Work to complete:
a – Copy the stretch of the Hollyrock-a-Bye Baby text from "Hollyrock-a-Bye Baby (known" through "the same channel." word for word.
b – Answer these questions using the Hollyrock-a-Bye Baby text:
(i) On which channel did the film first air?
(ii) What is the name of the food delivery service that Wilma and Betty own?
(iii) At what job is Bamm-Bamm trying his luck?

Text block:
Hollyrock-a-Bye Baby (known in a working title as Hollyrock or Bust!) is a 1993 American animated made-for-television film based on the 1960s series classic, The Flintstones. It first aired on ABC on December 5, 1993. It is the sequel to I Yabba-Dabba Do! and is followed by A Flintstone Family Christmas, which aired less than two weeks later on the same channel.

Plot
After Pebbles and Bamm-Bamm get married and move to Hollyrock in I Yabba-Dabba Do!, Fred and Barney are both working overtime for Mr. Slate, and Wilma and Betty now own a food delivery service called 'Bone Appetite', but much to Fred's disgust. Wilma is not there to cook for him, so he cooks his own TV dinners as well as Barney's.

One day, the Flintstones and the Rubbles go to Hollyrock to visit their children, Pebbles and Bamm-Bamm (who is trying his luck at being a screenwriter), after Pebbles reveals that she's pregnant with her and Bamm-Bamm's first child. During the visit, they drive Pebbles and Bamm-Bamm crazy by telling them what to do now that Pebbles is going to have a baby.

Given entries:
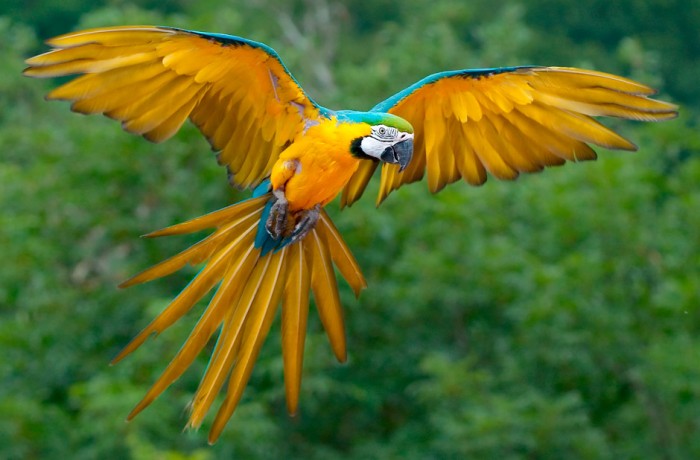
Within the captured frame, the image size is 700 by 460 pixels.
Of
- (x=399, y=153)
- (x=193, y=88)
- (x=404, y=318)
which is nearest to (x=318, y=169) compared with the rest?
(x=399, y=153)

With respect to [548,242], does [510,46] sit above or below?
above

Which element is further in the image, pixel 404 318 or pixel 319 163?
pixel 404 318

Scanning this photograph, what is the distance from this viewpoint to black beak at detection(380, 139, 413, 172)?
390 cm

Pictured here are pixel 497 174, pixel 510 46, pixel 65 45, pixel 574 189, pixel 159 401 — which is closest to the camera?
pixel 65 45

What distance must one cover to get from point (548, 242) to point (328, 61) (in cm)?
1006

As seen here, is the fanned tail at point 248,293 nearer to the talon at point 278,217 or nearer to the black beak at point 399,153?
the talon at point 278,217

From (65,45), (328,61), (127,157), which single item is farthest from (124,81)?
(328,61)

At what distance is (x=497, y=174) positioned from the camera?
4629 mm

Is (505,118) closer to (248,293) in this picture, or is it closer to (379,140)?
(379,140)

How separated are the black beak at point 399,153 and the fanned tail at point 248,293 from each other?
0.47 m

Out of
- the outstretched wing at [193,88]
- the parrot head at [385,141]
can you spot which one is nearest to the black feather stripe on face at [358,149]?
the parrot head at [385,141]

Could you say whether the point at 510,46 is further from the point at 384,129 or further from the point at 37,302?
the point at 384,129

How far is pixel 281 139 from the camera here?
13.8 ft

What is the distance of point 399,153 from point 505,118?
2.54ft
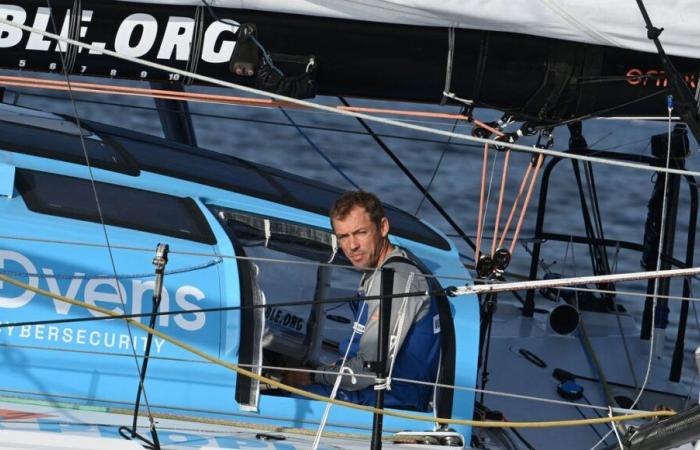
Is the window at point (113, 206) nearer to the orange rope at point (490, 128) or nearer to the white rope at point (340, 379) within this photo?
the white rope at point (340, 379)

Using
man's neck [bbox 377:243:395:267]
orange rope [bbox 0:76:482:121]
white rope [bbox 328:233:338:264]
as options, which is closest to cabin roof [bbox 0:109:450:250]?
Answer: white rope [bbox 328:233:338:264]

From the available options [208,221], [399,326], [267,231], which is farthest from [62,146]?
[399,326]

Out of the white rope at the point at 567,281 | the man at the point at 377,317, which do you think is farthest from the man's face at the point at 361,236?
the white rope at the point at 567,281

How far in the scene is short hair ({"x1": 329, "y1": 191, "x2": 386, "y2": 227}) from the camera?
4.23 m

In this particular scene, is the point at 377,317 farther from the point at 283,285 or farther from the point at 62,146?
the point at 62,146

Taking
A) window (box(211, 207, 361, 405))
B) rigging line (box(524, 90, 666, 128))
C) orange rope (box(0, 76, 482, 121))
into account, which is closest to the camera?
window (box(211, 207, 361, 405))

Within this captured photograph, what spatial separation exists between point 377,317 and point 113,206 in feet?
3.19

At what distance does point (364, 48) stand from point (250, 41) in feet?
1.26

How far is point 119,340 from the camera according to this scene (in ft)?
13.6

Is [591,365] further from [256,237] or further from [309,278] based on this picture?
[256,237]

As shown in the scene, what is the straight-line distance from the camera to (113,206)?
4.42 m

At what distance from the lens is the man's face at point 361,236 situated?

Results by task:
a –
Hollyrock-a-Bye Baby (known in a working title as Hollyrock or Bust!) is a 1993 American animated made-for-television film based on the 1960s series classic, The Flintstones. It first aired on ABC on December 5, 1993. It is the sequel to I Yabba-Dabba Do! and is followed by A Flintstone Family Christmas, which aired less than two weeks later on the same channel.

b –
(i) ABC
(ii) Bone Appetite
(iii) Screenwriter